Les tablettes, qui devaient être programmées par M. Varin, devaient servir d’outil de divertissement pour les patients, mais aussi d’outil de « vulgarisation médicale ». « C’était une bonne idée sur le plan conceptuel, mais ça s’est rapidement terminé, affirme Gaétan Barrette en entrevue avec La Presse. La population n’a pas adhéré au produit. » 

« La faisabilité n’était pas au rendez-vous et on s’est rendu compte que ce n’était pas notre “core business” », ajoute la Dre Nicole Pelletier, directrice des affaires publiques de la FMSQ.

Selon elle, la FMSQ a investi son propre argent dans l’aventure, mais un document obtenu grâce à la Loi sur l’accès à l’information révèle que Méditab a obtenu près de 13 000 $ de subventions gouvernementales en 2011 pour développer le projet.

Passé trouble

En 1991, une autre entreprise appartenant à Christian Varin, la Banque centrale des entreprises du Canada, avait déjà été condamnée à payer 4000 $ d’amende après avoir plaidé coupable à des accusations déposées par le Bureau de la concurrence du Canada. 

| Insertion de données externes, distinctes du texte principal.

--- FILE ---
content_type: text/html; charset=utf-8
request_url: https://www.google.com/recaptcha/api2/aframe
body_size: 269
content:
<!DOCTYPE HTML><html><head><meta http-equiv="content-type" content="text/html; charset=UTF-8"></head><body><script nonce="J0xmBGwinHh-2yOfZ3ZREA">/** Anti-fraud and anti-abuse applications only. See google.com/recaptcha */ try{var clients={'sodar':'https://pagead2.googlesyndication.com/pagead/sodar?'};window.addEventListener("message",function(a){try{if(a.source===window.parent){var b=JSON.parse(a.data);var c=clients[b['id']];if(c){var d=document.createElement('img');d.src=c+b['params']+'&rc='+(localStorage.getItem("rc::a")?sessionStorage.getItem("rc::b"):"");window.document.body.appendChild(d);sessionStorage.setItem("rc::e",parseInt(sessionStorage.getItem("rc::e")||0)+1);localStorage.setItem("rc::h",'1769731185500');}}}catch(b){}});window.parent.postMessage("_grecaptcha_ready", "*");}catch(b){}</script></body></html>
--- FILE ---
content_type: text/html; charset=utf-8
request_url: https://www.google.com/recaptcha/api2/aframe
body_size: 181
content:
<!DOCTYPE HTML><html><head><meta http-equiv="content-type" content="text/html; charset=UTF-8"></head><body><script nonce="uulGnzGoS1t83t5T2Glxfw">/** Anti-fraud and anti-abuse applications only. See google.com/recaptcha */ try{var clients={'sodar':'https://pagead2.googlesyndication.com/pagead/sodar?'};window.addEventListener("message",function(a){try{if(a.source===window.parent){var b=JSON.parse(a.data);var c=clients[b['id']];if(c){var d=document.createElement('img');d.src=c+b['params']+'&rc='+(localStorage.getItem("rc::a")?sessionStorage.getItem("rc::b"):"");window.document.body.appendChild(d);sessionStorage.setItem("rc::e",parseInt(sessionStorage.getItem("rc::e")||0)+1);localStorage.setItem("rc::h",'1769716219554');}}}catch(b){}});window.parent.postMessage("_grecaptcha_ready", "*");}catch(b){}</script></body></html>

Le palais de justice de Montréal n’a plus aucune archive de la décision qui a été rendue à l’époque, mais un article publié un an plus tôt par le Montreal Gazette laisse croire que M. Varin se servait d’un document pratiquement identique à un formulaire gouvernemental pour solliciter indûment de l’argent auprès des entreprises devant se conformer à la Loi canadienne sur les sociétés par actions. 

Questionné à ce sujet par La Presse, M. Varin a dit n’avoir aucun souvenir de ces accusations. « J’ai peut-être plaidé coupable simplement pour éviter de payer trop de frais d’avocats », a-t-il suggéré.